NC NC AG Advisory Opinion (2002-01-15) 2002-01-15

Does the North Carolina Secretary of State have to file a patentable-intellectual-property report before licensing its homegrown business-registration software to other states?

Short answer: Probably not for the older program, possibly yes for the newer module, and the safer course is to disclose either way. The NC AG concluded in 2002 that the Secretary of State's existing SoSKB software application was almost certainly not patentable because it had been placed in use around February 2000 and disclosed since then; 35 U.S.C. § 102(b) bars a patent application filed more than one year after the invention is first used or sold. Because Section 15.1(a) of S.L. 2001-424 applies only to 'patentable' intellectual property, an unpatentable invention need not be reported. The newer RA9 module, used since July 2001, might still be within the one-year window and could be patentable, but the AG could not assess substantive patentability without a patent attorney's opinion. The AG recommended disclosing the software as 'potentially patentable property' anyway as the safest course, and strongly recommended completing copyright registration.
Currency note: this opinion is from 2002
Subsequent statutory amendments, court decisions, or later AG opinions may have changed the analysis. Treat this page as historical context, not current legal advice. Verify current law before relying on any specific rule, deadline, or remedy mentioned here.
Disclaimer: This is an official North Carolina Attorney General advisory opinion. AG opinions are persuasive authority but not binding precedent like a court ruling. This summary is for informational purposes only and is not legal advice. Consult a licensed North Carolina attorney for advice on your specific situation.
About this page: The plain-English summary, reader guidance, and Q&A below were written by Ezel based on the official AG opinion. The original opinion (linked at the bottom of this page) is the authoritative source for any reliance.

Plain-English summary

Sheila Stafford Pope, the Secretary of State's General Counsel, asked the AG to interpret a new statutory reporting requirement. Section 15.1(a) of S.L. 2001-424 required state agencies to report proposed or pending transfers of "patentable intellectual property" so the state could protect its interests in any potentially valuable IP. Pope wanted to know whether the Secretary of State had to complete the report before licensing two pieces of software, both developed in-house: the principal "Secretary of State Knowledge Base" or SoSKB application, and a newer "RA9" module that handled the requirements of Revised UCC Article 9 (adopted in North Carolina as S.L. 2000-169).

Senior Deputy AG Ann Reed, Special Deputy AG Susan Nichols, and Assistant AG Richard Bradford broke the response into three subordinate questions: was the principal SoSKB software patentable, was the RA9 module patentable, and what counts as a "transfer" under Section 15.1(a)?

(Dataset excerpt)

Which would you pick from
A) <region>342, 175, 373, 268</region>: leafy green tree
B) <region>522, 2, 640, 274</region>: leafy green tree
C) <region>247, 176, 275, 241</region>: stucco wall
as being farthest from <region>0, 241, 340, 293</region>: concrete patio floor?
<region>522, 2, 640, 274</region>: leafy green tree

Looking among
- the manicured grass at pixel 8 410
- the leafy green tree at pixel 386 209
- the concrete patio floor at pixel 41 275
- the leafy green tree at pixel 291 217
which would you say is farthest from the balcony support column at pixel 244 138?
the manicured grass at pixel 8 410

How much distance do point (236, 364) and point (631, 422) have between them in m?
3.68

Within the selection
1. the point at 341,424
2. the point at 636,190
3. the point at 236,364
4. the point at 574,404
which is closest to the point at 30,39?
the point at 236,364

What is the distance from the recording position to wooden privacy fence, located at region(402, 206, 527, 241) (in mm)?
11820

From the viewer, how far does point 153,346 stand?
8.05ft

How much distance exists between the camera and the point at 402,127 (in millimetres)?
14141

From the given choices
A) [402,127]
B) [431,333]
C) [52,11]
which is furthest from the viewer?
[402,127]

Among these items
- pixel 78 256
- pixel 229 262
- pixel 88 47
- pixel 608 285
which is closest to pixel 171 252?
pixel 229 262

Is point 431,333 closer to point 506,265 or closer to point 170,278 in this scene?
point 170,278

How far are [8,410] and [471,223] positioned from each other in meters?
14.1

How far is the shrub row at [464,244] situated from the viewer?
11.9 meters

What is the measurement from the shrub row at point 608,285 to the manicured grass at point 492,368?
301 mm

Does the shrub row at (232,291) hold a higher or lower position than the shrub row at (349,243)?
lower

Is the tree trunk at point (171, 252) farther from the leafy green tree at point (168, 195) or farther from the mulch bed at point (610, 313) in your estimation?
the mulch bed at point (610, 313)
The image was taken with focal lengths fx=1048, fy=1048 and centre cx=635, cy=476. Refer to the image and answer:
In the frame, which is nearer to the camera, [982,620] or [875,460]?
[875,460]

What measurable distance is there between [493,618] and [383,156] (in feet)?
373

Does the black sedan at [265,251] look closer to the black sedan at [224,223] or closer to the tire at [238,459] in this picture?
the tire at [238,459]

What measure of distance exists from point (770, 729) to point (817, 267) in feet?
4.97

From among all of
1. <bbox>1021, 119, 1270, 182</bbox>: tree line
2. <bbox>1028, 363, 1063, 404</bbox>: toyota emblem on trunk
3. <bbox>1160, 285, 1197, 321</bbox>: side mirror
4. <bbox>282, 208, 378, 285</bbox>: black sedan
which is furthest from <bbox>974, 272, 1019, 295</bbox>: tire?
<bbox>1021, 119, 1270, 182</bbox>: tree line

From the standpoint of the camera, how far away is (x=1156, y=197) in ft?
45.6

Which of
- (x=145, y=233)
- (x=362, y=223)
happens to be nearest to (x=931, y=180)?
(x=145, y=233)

> DO THIS: Pick up the summary of the 2002 North Carolina Attorney General opinion on reporting patentable software right after its last sentence and keep writing it.

> OUTPUT FOR THIS EXERCISE:
The AG opened with a candid caveat. The AG's office is not licensed to opine on substantive patentability; that requires an attorney licensed before the U.S. Patent Office and a prior-art search. The AG could address procedural patentability questions and offer general guidance on the reporting statute.

Question 1: Is the SoSKB software patentable?

On procedural grounds, almost certainly not. 35 U.S.C. § 102(b) imposes a one-year bar: an inventor cannot obtain a patent if the invention was in public use or on sale in the United States more than one year before the patent application was filed. The Court of Customs and Patent Appeals in In re Katz and the Federal Circuit in Vanmoor v. Wal-Mart applied this bar strictly. Pope had reported that SoSKB was placed in use around February 2000 and that some disclosures of its features had been made. By the time the question reached the AG, more than a year had passed since first use, and additional disclosures had occurred. The procedural § 102(b) bar therefore eliminated patentability for the SoSKB program. Because Section 15.1(a) of S.L. 2001-424 applies only to patentable IP, the SoSKB program did not need to be reported.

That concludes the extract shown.